EXTRACT PROVIDED:
- - - -
As the fallout continues today, Red Sox fans are choosing up sides, with most of them enlisting in the Epstein camp. They’re angry and they’re blaming Lucchino.

That’s not where the blame belongs.

It’s understandable why the knee-jerk reaction of most fans is to side with Epstein. Theo is one of us, a New Englander, a life-long Red Sox fan who, like many of us, dreamed of one day becoming the Red Sox general manager and constructing the team that won the first world championship since 1918.

When they won it, he acted like the rest of us would have acted in his position. He sprayed champagne at the players and they at him. He brought a tear to our eye when he dedicated the championship to Johnny Pesky and Bill Buckner and all of the other aggrieved players in Boston’s history.
- - - -
MATERIAL SHOWN:
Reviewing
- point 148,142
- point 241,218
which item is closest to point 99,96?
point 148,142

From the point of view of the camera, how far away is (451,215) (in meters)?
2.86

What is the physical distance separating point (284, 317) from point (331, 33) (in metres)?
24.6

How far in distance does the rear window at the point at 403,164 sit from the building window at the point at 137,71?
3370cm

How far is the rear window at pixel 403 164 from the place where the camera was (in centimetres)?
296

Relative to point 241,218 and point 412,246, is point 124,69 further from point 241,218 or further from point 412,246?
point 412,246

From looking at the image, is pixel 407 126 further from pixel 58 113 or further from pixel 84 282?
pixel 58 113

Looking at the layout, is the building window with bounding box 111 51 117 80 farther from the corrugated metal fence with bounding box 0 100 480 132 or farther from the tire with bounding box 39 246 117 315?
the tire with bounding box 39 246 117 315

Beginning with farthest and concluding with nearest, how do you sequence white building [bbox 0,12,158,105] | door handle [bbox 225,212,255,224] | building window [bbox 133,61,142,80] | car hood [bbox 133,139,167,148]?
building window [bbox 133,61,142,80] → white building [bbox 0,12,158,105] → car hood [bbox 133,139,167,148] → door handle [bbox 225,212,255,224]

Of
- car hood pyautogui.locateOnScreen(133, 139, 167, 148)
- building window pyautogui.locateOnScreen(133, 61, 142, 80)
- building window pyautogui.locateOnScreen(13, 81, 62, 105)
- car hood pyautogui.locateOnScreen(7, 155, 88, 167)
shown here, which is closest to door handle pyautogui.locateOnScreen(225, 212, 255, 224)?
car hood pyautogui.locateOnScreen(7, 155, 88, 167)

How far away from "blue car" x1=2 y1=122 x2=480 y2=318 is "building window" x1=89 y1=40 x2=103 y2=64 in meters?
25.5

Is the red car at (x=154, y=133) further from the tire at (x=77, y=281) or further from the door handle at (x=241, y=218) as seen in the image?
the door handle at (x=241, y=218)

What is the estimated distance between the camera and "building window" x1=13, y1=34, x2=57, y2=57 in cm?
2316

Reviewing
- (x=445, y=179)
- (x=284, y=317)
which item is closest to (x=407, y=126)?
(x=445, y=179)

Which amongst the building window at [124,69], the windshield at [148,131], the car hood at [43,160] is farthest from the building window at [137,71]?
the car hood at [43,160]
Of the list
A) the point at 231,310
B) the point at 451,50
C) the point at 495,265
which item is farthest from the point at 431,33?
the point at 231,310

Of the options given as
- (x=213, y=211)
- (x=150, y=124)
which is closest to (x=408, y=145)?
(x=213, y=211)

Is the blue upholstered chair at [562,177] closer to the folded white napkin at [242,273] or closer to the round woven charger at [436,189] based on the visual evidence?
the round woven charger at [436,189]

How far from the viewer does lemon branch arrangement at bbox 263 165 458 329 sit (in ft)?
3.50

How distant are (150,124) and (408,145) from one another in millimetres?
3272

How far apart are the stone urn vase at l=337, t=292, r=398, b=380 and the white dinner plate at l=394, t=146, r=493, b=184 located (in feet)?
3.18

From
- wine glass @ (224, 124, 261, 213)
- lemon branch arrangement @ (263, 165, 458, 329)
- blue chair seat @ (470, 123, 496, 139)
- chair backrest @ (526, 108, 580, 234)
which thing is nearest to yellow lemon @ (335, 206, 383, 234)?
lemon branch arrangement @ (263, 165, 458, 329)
- - - -
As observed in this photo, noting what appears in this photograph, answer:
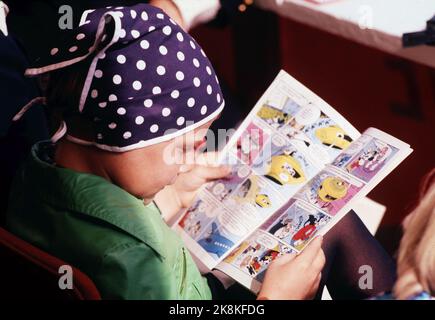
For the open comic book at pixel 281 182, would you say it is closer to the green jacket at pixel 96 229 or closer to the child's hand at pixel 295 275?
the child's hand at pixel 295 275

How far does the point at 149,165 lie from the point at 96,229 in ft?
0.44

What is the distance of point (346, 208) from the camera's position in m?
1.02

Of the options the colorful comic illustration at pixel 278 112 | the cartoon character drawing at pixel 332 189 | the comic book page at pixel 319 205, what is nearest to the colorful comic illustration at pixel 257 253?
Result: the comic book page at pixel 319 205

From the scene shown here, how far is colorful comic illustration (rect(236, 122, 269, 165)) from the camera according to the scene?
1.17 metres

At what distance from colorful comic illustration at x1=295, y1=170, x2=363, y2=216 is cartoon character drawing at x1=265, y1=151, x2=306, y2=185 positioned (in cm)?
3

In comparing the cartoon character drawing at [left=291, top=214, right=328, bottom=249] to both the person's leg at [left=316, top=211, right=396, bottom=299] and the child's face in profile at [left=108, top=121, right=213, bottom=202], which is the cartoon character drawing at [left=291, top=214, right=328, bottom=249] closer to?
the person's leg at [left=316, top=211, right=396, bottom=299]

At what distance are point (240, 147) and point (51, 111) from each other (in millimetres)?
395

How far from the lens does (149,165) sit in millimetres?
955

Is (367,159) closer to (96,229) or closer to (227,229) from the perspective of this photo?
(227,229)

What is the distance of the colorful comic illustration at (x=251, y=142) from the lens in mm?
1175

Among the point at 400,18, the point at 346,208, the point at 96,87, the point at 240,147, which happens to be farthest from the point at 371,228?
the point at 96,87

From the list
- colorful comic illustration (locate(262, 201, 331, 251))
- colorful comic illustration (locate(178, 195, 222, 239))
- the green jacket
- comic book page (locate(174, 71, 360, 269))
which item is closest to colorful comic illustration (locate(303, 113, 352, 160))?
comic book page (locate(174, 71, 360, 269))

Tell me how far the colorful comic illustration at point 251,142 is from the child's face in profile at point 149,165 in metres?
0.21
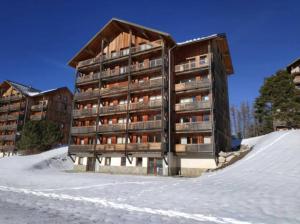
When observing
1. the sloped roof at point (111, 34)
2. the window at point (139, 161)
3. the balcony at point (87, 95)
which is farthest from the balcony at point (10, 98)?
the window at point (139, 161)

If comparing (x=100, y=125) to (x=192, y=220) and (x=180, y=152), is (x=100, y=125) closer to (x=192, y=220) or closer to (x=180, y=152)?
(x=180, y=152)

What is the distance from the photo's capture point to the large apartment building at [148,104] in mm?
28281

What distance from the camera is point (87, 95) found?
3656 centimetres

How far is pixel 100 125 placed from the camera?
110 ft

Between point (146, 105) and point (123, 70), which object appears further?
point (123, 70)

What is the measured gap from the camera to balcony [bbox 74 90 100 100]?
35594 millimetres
- - - -
WORK INSTRUCTIONS:
• a. Answer these questions using the Red Sox commentary:
(i) Which camp are most Red Sox fans joining?
(ii) Before the team Epstein built won, in what year had the Red Sox last won a world championship?
(iii) To whom did Epstein dedicate the championship?
• b. Recast the paragraph of the Red Sox commentary that begins "When they won it" as a short bulleted list that keeps its main facts.
• c. Resume the Red Sox commentary, picking up after its final sentence.

TASK-BY-TASK ANSWERS:
• a.
(i) The Epstein camp.
(ii) 1918.
(iii) Johnny Pesky, Bill Buckner, and all of the other aggrieved players in Boston's history.

• b.
- When the Red Sox won, Epstein acted as any fan would have in his position.
- He sprayed champagne at the players, and they sprayed it back at him.
- He dedicated the championship to Johnny Pesky, Bill Buckner, and all of the other aggrieved players in Boston's history, bringing a tear to fans' eyes.

• c.
About the only thing Lucchino has done to make Red Sox fans stand up and cheer is to dub the New York Yankees “The Evil Empire.” But Lucchino is what he is – a businessman. He wasn’t hired by Henry and Tom Werner to be a fan, or a general manager, or to mentor a general manager. He was brought in to help broker a rather suspicious deal with his good friend, Bud Selig, to acquire Henry and Werner the Boston Red Sox, and then once they did, make them as much money as possible. And by turning Fenway Park into a theme park and turning the Boston Red Sox into the preeminent brand name in New England, Lucchino is succeeding.

Lucchino can do no wrong in ownership’s eyes, and Epstein had to know this. As long as he’s their CEO, Henry and Werner will back him.

Not that Lucchino wouldn’t have won the power struggle without more than ownership’s tacit support. He’s been around, and then some. He eats guys like Theo for breakfast, and really couldn’t care less about the aftermath. The PR hit the Red Sox are about to take? Lucky won’t mind, as long as they keep selling out the ballpark, which you know they will.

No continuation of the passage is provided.